9. As questões da delimitação e enquadramento/sujeição ao Regulamento Dublin e à Lei do Asilo na sua articulação com a Convenção de Genebra e, bem assim, a do deficit de instrução dos procedimentos de decisão de devolução de uma pessoa a um País terceiro quanto às condições atuais existentes no procedimento de asilo e no acolhimento no Estado-Membro considerado responsável [in casu a Itália] para que se possa verificar se, no caso concreto, existem motivos que determinem a impossibilidade de tal transferência, tem vindo a colocar-se na jurisdição administrativa com frequência, constituindo matéria juridicamente relevante e cuja solução é aplicável em casos futuros.

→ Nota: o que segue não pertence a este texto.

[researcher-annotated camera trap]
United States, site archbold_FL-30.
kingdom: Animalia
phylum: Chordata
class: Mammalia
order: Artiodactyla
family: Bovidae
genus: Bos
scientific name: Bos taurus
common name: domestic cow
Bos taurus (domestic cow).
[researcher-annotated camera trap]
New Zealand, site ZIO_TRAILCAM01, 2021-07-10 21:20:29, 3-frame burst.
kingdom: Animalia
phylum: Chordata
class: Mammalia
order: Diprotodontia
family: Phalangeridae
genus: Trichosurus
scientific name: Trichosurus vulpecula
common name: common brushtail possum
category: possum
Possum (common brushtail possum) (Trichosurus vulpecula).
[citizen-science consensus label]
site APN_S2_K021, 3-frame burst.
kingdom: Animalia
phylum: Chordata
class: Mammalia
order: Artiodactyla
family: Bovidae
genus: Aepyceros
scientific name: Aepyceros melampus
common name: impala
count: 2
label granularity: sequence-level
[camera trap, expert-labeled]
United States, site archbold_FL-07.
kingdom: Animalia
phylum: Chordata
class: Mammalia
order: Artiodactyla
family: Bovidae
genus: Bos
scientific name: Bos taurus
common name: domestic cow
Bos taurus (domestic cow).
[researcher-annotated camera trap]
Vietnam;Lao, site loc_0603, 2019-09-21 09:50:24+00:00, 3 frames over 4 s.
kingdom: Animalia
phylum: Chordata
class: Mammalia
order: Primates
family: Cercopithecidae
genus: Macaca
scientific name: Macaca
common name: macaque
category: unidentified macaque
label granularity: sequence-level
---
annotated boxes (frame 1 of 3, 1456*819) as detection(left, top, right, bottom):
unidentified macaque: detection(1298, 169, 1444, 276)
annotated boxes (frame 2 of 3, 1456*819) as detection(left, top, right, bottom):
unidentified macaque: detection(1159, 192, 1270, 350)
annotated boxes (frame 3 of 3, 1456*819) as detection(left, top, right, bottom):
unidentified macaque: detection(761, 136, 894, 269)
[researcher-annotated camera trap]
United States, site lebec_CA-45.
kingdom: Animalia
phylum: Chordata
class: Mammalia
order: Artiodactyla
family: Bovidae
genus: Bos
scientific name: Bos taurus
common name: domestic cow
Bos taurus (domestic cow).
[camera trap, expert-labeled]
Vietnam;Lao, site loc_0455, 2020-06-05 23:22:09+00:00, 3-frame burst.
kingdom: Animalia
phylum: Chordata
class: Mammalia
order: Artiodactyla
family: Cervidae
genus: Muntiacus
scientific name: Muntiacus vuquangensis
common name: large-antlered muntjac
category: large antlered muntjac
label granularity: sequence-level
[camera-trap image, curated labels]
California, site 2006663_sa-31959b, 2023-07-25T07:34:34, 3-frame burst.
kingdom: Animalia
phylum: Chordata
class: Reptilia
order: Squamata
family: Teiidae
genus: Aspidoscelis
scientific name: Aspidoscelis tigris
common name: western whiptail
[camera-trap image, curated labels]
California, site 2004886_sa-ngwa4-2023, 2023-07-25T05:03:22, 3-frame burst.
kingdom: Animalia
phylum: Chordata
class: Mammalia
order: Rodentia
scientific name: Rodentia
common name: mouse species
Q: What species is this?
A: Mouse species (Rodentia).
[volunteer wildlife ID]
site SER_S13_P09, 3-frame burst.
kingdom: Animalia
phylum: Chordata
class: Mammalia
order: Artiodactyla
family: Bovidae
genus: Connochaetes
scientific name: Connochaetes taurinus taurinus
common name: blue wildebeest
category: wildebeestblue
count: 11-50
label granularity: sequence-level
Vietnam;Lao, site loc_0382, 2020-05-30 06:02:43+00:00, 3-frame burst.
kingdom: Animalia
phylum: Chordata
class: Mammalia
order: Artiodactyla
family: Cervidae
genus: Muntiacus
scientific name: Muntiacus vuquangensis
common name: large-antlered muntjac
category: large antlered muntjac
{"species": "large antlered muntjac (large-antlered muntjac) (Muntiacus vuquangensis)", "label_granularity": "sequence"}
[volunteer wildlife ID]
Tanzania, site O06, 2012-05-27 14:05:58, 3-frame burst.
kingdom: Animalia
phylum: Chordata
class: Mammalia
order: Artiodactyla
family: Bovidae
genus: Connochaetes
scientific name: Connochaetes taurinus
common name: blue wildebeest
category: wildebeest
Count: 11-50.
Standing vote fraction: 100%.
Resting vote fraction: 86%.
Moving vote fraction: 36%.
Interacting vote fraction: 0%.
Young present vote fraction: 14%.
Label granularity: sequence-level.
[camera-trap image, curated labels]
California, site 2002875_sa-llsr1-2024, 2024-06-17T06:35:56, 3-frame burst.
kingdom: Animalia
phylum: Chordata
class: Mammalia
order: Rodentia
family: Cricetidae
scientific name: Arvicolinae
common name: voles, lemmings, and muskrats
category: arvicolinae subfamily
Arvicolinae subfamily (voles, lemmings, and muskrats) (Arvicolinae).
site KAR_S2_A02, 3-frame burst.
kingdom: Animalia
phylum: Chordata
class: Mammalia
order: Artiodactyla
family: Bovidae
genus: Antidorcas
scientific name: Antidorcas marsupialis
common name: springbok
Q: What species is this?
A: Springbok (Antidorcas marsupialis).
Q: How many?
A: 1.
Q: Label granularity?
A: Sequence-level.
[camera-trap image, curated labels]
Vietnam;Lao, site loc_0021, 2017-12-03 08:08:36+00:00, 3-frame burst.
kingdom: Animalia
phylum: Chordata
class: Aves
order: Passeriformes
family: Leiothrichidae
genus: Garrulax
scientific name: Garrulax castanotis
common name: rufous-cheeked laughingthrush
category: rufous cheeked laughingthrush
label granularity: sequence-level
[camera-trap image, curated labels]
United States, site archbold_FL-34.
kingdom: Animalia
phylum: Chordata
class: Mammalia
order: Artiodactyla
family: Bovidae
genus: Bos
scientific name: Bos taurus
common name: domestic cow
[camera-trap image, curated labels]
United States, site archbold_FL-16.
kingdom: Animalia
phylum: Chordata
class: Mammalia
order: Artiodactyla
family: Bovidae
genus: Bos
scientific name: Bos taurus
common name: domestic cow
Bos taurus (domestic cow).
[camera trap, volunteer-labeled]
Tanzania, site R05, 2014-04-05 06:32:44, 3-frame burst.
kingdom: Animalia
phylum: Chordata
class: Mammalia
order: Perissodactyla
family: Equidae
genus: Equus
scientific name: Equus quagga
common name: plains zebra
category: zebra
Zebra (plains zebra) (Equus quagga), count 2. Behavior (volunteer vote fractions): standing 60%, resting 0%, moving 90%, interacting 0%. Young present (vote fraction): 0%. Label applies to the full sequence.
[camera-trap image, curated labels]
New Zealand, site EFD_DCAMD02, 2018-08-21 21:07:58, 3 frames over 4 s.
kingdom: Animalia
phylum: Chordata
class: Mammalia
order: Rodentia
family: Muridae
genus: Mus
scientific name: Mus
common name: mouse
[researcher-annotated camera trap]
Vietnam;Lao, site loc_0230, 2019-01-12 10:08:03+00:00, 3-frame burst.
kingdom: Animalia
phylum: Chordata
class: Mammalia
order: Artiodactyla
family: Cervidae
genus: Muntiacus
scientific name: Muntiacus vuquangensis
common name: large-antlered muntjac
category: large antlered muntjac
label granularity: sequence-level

10. Temos, por outro lado, que o acórdão recorrido do TCA/S, pese embora faça menção à jurisprudência produzida sobre a matéria por este Supremo, acaba, no juízo que faz, por decidir, primo conspectu, ao arrepio da mesma, jurisprudência que, entretanto, veio a ser reiterada [cfr., nomeadamente, ainda os Acs. de 04.06.2020 - Proc. n.º 01322/19.2BELSB, de 02.07.2020 - Procs. n.ºs 01786/19.4BELSB e 01088/19.6BELSB, e de 09.07.2020 - Proc. n.º 01419/19.9BELSB], donde se segue a necessidade de recebimento do recurso, para reanálise do assunto com vista a uma esclarecida e melhor aplicação do direito.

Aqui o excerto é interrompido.